Chiffres clés et premiers retours
Selon les données publiques, le cinéma et les médias en Suisse ont généré 752 millions de francs suisses de chiffre d’affaires en 2024. Dans le cadre du premier exercice de la Lex Netflix pour 2024, 30 millions de francs étaient attendus comme contribution des plateformes au financement du cinéma helvétique; à ce jour, 15,9 millions de francs ont déjà été attribués à des projets et producteurs locaux. Ces premiers versements témoignent d’un effet concret du dispositif sur le financement de la création cinématographique.
Qui est concerné et comment le fonds opère
Plus de 70 sociétés se sont enregistrées dans le cadre de la loi à fin mars 2024, dont 21 sont explicitement soumises à l’obligation de financement. Cette dynamique montre une adoption progressive du dispositif, tandis que les autres acteurs – plateformes et groupes étrangés – participent via les obligations de financement, qui s’ajoutent aux mécanismes de cofinancement et à la distribution de fonds dédiés. Le cadre législatif s’applique à des acteurs comme Netflix et Amazon, ainsi qu’à d’autres grandes chaînes étrangères.
Impact sur le cinéma suisse et enjeux pour l’écosystème
L’objectif est de renforcer la production suisse et d’assurer un vivier de contenus locaux. Les premiers fonds alloués démontrent que la relation entre streaming et cinéma européen peut devenir un levier financier important pour la filière. Toutefois, le système doit encore démontrer sa capacité à générer des projets véritablement durables et à répondre à des enjeux de transparence et d’évaluation des retombées culturelles et économiques.

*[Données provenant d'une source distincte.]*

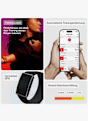 Polar Loop S-L fitness tracker Nero 48744 6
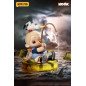 Mystery box figure 52TOYS NOOK Wasteland Park Series – PVC/ABS 9 cm
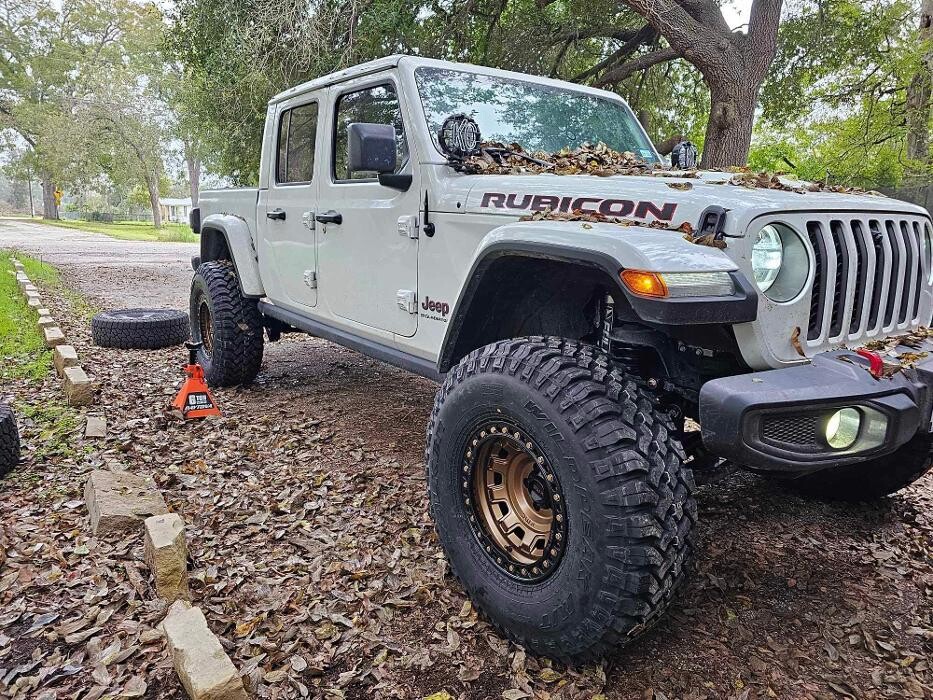 Images Trail Bros Jeep Off-Road Shop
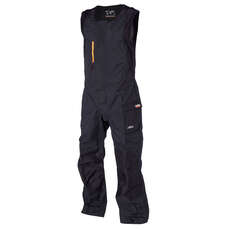 Magic Marine 3L Wellington Salopette  - Black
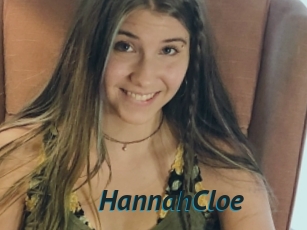 HannahCloe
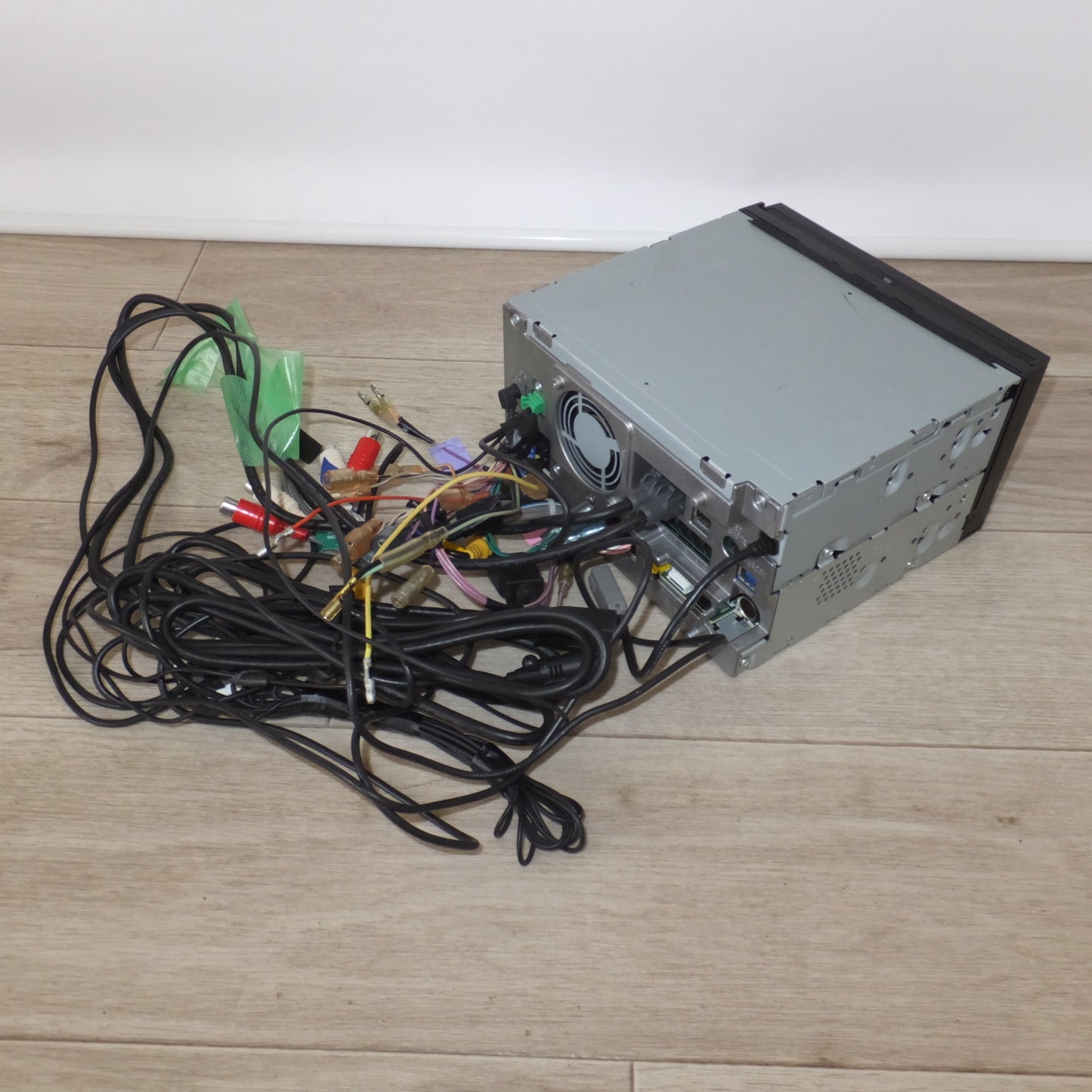 [送料無料] ★カロッツェリア carrozzeria AV一体型ナビ サイバーナビ AVIC-ZH99CS パイオニア Pioneer(1★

Réactions et perspectives futures
Les autorités et les acteurs de l’industrie soulèvent que le financement par les services de streaming constitue une source nouvelle et majeure de financement, mais que le calibrage et le suivi des investissements restent cruciaux. L’évolution du cadre légal pourrait influencer les stratégies des plateformes et des producteurs, et les discussions publiques se poursuivent autour de l’efficacité du mécanisme, de son étendue et de son impact sur la compétitivité du cinéma suisse sur les marchés internationaux.
Enjeux pour les acteurs et le public
Pour les consommateurs et les spectateurs, l’enjeu est d’obtenir une programmation diversifiée et de qualité, soutenue par un financement stable. Pour les professionnels, il s’agit de sécuriser des fonds suffisants pour la production et d’assurer une distribution efficace des œuvres. La Lex Netflix peut aussi influencer l’image du cinéma suisse à l’étranger, en démontrant que les acteurs locaux savent attirer des investissements via le modèle du streaming.
En résumé, trois ans après son adoption, la Lex Netflix commence à matérialiser ses promesses: elle offre une source de financement additionnelle au secteur, favorise la production locale et pousse l’écosystème cinématographique helvétique à se réinventer face aux évolutions rapides de l’industrie du divertissement.